| Tasks to carry out |
A – Which countries does the news report on India and Pakistan name? List each one.
B – In the entries, update the lines running from the one that contains "What is the separation" through the last entry, inclusive, by replacing "farther from" with "further from" and leaving everything else as is. Return only those lines.
--- START Supplied text ---
NEW DELHI, February 28 -- India heavily responded to Pakistan’s ceasefire violation and attack on communities in the Jammu and Kashmir state on Thursday.
The Indian artillery responded with fire to the attack that the Pakistani military launched at about 6:00 in the morning local time (3:30 Moscow time). The artillery shootout lasted about an hour. No injuries were reported. Tensions are running high along the contact line separating Kashmir’s Indian and Pakistani zones following a terrorist attack on an Indian military convoy in the Jammu and Kashmir state on February 14. Forty-five people were killed in the attack. Jaish-e-Mohammed (The Army of Muhammad) claimed responsibility for the attack.
On Tuesday, India’s aviation bombed this group’s camp in the part of Kashmir controlled by Pakistan. On Wednesday, the Pakistan Air Force responded with air strikes on military installations in Jammu and Kashmir. New Delhi and Islamabad also stated that they downed each other’s plans in the air fight.
ISLAMABAD, February 27 -- Pakistan and India said on Wednesday they had shot down each other’s warplanes, in a dramatically escalating confrontation that has fueled concerns of an all-out conflict between the nuclear-armed rivals.
Pakistan said it struck two Indian jets in its airspace, while India confirmed the loss of one of its planes and said it had shot down a Pakistani fighter jet. Four bodies were recovered from the wreckage of an Indian Air Force chopper, said officials. Pakistan initially said it captured two Indian pilots, but later its military spokesman announced there was “only one pilot” in Pakistani custody. The clash prompted Pakistan to close its airspace “until further notice”, while at least six airports were closed in India, and a vast area of airspace north of New Delhi was closed to civilian flights.
India’s foreign ministry demanded the “immediate and safe return” of the pilot, calling on Pakistan to ensure no harm comes to him. The intensifying tension between the neighbours threatens to undo recent diplomatic progress between India and China, which is a long-standing close ally and arms supplier to Pakistan.
On the sidelines of trilateral talks with Russia on Wednesday, Chinese Foreign Minister Wang Yi met his Indian counterpart Sushma Swaraj and expressed concern over the escalating conflict. Other global powers, including the United States and European Union, have also called for calm, while Malaysia issued a travel advisory for its citizens to avoid non-essential travel to the affected areas.
Calling for talks with India to defuse the situation, Pakistan Prime Minister Imran Khan on Wednesday warned of the potentially catastrophic consequences should “better sense” not prevail. “History tells us that wars are full of miscalculation,” Khan said during a televised broadcast to the nation. “My question is that given the weapons we have can we afford miscalculation?” He said Pakistan was “ready to cooperate”, adding: “Let’s sit together to talk to find a solution.”
--- END Supplied text ---
--- START Given entries ---
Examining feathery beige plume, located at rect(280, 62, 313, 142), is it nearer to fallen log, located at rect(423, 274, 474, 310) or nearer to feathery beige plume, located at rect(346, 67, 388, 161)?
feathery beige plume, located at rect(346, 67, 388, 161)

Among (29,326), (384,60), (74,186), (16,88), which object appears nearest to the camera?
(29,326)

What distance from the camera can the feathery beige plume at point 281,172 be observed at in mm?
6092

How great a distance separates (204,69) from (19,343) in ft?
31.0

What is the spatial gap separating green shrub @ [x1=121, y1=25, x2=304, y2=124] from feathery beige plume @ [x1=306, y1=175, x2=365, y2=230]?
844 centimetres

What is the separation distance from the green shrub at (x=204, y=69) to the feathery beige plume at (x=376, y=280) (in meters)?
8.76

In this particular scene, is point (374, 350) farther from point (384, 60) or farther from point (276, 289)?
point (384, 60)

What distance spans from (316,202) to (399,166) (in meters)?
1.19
--- END Given entries ---
| Complete answers |
A – India, Pakistan, China, Russia, the United States, Malaysia

B –
What is the separation distance from the green shrub at (x=204, y=69) to the feathery beige plume at (x=376, y=280) (in meters)?
8.76

In this particular scene, is point (374, 350) further from point (384, 60) or further from point (276, 289)?
point (384, 60)

What distance spans from (316,202) to (399,166) (in meters)?
1.19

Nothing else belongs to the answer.